**DIRECTION:** Recast the rows as a Markdown table with columns n and Line, from the line containing "Examining the image, does" through the last line of the rows. Number each line and leave out blank lines.

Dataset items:
------

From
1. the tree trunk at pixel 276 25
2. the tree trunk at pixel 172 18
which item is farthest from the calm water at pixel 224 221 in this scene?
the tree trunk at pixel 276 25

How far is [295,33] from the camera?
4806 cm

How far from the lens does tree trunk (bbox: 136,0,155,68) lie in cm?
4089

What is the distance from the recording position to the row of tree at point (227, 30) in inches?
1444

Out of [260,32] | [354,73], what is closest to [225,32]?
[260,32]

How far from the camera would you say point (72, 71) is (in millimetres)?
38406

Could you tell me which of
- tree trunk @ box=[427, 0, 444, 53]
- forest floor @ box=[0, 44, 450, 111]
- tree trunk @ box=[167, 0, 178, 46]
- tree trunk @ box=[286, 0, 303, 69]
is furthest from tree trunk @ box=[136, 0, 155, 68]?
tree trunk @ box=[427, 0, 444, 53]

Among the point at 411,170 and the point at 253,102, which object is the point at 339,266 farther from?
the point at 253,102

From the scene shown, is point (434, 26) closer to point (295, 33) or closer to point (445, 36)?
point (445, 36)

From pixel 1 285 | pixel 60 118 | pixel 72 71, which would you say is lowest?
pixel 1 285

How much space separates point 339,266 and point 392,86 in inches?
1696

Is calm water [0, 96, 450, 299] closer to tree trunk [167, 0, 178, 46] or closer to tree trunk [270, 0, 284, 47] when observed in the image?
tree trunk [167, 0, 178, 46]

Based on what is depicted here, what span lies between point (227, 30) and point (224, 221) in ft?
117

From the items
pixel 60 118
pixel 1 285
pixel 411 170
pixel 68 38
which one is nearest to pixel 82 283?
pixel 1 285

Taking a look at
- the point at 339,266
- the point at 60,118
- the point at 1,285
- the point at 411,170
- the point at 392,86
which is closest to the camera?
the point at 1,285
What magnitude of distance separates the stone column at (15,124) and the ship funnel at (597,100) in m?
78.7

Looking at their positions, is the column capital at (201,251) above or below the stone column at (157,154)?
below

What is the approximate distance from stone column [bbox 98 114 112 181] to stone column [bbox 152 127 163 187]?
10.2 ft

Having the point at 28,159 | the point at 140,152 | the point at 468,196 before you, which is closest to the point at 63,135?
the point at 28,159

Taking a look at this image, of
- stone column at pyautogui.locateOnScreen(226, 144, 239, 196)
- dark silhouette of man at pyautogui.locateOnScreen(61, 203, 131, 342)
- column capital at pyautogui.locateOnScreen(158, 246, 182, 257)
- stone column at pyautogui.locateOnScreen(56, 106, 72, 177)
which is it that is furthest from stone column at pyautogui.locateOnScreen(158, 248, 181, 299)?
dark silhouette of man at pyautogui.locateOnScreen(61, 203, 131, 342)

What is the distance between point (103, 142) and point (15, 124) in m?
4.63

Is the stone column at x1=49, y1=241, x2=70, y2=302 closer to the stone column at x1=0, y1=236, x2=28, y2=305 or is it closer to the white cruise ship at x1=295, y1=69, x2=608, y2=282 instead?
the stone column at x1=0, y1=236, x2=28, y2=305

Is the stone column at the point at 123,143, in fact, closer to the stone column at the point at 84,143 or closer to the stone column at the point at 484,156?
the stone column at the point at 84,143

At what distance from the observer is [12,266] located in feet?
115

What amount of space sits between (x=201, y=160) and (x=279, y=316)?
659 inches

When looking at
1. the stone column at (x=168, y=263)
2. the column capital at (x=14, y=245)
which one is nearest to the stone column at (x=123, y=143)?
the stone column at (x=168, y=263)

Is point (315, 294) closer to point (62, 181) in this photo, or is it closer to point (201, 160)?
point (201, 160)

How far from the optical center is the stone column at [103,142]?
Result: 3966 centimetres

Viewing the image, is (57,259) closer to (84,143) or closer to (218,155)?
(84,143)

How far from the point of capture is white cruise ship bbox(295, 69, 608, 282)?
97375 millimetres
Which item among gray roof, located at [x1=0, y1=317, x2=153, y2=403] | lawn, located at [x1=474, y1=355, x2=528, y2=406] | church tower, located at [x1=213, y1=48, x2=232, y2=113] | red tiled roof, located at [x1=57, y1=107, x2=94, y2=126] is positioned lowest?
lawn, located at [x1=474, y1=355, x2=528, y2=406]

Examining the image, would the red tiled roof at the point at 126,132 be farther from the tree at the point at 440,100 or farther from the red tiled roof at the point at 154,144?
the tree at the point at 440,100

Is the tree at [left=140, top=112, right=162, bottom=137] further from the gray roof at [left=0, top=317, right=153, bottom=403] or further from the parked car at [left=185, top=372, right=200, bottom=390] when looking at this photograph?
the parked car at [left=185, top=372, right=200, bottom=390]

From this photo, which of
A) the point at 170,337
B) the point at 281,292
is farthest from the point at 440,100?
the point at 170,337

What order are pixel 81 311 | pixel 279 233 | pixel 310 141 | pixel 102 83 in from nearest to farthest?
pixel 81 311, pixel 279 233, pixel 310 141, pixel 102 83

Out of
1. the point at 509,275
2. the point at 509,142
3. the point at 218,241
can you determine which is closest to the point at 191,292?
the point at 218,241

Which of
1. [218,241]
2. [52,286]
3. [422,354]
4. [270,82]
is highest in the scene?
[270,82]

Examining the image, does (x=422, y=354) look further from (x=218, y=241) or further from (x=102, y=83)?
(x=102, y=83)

------

**REPLY:**
| n | Line |
|---|---|
| 1 | Examining the image, does (x=422, y=354) look further from (x=218, y=241) or further from (x=102, y=83)? |
| 2 | (x=102, y=83) |